当院では主に仰向けに寝て腰椎の骨量を測定しています。検査時間は約5分程度です。
検査結果の見方
検査を受けられた患者様に検査結果をプリントしてお渡しています。
骨粗しょう症とは
「骨量が減少し、かつ骨組織の微細構造が変化し、そのため骨が脆くなり骨折しやすくなった病態」と定義されています。骨の密度が低く骨がスカスカの状態になると骨の変形が起こりやすくなり、腰痛や骨折の要因になります。また、骨折によっては歩けなくなって寝たきりとなり、それが認知症につながることさえあります。骨量は20~30代をピークに加齢と共に減少します。この骨量減少は生理的なものであり、いったん減少した骨量を回復させることは極めて困難なことです。そのため骨量の減少、あるいは骨折の予防が重要なものとなります。骨粗しょう症は骨折するまで自覚症状がありませんので心配な方は是非、検査を受けてみてください。
骨粗しょう症になりやすい人は
痩せ型・偏食・運動不足・アルコールの多飲・喫煙・日光照射不足の人です。
骨粗しょう症を予防するためには
- カルシウムをしっかり摂りましょう
栄養所要量で定められている成人1人あたり1日600mg以上、できれば800~1000mgのカルシウム摂取を目標にします。閉経を終えた人は1000~1500mgのカルシウムの摂取が必要です。カルシウムの多い食品としては、牛乳、乳製品、魚類、大豆製品、海藻類、緑色野菜などがあります。カルシウムは日本人に唯一不足している栄養素です。 - ビタミンDもしっかり摂りましょう
カルシウムを摂るだけでは丈夫な骨は作れません。腸におけるカルシウムの吸収にはビタミンDが必要です。ビタミンDが不足するとカルシウムを吸収することができなくなります。 - 無謀なダイエットは止めましょう
10~20才代の無謀なダイエットは危険です。骨をどんどん作っているこの時期に、十分なカルシウムが摂れず、若年層での骨粗しょう症になる可能性があります。

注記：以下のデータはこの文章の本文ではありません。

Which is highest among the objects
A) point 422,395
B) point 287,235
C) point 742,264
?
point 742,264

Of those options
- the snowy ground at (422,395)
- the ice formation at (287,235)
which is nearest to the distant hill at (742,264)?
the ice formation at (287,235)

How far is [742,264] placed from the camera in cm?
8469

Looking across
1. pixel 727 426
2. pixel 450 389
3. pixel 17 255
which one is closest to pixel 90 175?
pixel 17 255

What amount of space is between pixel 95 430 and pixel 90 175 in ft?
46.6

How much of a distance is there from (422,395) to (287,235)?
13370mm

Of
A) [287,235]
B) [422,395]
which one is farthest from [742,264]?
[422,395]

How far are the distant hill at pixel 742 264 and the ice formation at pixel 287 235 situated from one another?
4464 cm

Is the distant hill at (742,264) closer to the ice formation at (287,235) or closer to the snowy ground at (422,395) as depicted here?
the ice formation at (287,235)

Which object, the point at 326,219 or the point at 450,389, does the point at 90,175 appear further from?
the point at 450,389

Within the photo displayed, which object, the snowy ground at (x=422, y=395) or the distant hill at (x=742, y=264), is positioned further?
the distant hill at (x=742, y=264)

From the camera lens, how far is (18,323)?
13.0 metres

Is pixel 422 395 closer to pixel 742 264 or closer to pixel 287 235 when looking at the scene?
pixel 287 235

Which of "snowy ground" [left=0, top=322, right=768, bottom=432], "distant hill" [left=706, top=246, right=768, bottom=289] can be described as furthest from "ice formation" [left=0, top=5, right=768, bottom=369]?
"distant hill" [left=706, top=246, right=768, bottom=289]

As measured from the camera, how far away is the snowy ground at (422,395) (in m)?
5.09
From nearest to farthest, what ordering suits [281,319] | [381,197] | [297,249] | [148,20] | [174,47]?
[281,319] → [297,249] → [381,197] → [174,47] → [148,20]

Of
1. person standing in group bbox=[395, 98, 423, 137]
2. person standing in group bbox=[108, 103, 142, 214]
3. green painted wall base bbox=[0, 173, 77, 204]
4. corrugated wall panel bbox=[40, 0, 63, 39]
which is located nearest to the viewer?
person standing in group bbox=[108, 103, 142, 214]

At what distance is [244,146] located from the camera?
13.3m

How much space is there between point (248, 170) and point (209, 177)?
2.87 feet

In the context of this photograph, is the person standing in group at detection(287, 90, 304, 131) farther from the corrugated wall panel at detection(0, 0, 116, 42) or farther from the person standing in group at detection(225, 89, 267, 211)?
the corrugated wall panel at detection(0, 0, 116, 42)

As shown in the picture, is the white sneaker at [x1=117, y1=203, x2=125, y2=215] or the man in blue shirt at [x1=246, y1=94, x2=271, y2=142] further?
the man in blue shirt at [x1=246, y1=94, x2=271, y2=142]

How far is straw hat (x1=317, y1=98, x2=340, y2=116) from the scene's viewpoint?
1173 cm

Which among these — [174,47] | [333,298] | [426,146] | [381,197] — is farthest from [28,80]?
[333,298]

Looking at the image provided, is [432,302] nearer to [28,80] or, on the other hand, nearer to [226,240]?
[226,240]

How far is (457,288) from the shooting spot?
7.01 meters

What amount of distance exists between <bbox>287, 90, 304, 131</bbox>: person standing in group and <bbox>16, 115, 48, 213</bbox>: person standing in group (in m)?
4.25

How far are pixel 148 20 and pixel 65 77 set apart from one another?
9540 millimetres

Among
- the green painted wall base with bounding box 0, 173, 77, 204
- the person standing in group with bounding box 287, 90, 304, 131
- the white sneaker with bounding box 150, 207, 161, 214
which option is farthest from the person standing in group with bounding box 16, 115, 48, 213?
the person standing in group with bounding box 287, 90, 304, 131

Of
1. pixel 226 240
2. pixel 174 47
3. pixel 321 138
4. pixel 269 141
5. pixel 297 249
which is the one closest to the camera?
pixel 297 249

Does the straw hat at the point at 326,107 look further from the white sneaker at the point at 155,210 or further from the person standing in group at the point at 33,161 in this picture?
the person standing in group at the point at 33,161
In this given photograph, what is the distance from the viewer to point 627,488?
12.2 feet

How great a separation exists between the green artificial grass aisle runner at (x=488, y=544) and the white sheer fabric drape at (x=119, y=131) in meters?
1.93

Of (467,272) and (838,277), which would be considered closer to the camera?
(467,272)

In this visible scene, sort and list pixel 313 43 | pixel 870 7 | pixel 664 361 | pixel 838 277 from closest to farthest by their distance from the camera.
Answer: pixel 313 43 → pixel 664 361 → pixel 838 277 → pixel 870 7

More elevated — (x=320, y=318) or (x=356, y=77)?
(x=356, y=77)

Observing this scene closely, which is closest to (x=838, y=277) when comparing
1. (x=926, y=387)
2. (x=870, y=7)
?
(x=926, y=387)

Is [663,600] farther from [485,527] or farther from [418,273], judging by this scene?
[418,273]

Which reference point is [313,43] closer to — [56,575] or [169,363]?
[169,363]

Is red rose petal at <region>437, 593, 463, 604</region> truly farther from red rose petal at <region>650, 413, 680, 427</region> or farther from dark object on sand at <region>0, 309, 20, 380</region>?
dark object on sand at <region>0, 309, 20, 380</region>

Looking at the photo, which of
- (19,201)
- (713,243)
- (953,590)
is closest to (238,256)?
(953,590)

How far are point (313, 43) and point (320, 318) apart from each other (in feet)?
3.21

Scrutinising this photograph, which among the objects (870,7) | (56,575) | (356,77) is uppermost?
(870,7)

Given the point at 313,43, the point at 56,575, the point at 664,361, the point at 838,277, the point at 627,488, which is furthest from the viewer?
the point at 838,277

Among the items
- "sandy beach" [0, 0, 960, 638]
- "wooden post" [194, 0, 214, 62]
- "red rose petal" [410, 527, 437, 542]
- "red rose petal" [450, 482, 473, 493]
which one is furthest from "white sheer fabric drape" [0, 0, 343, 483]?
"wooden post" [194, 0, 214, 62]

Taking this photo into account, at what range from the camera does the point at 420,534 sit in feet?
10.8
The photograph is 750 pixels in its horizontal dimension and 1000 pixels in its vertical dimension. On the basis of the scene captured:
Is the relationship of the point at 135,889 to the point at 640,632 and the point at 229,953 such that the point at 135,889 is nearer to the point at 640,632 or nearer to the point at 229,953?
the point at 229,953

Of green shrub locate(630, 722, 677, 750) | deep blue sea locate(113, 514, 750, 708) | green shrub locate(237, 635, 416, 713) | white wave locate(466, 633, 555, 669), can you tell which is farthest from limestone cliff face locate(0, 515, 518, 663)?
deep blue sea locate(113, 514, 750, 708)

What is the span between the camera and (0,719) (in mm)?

また、閉経後も無理なダイエットをした人は、しない人に比べて骨粗しょう症になる確率が数段に上がります。 - 禁煙をしましょう
ニコチンはカルシウムを排出し、骨量を減らします。 - アルコールの過剰摂取は止めましょう
アルコールの過剰摂取はカルシウムの吸収を悪くし、ビタミンDの働きを抑制します。 - カフェインの摂りすぎはやめましょう
カフェインも骨量を減少させるといわれています。コーヒーや紅茶の飲みすぎは注意しましょう。 - 適度な運動をしましょう
体に負担がかからない散歩などをしましょう。適度な負荷がかかるだけで骨量が増えるといわれています。
関節痛などの人はプールで歩いたりするのも有効です。 - 日光浴をしましょう
太陽の紫外線により皮膚の中でビタミンDが生産されます。それによりカルシウムの吸収を助けます。晴れた日は屋外に出て、日光浴をしながら運動をしていきましょう。
骨粗しょう症の3大予防法は食事、運動、日光浴です。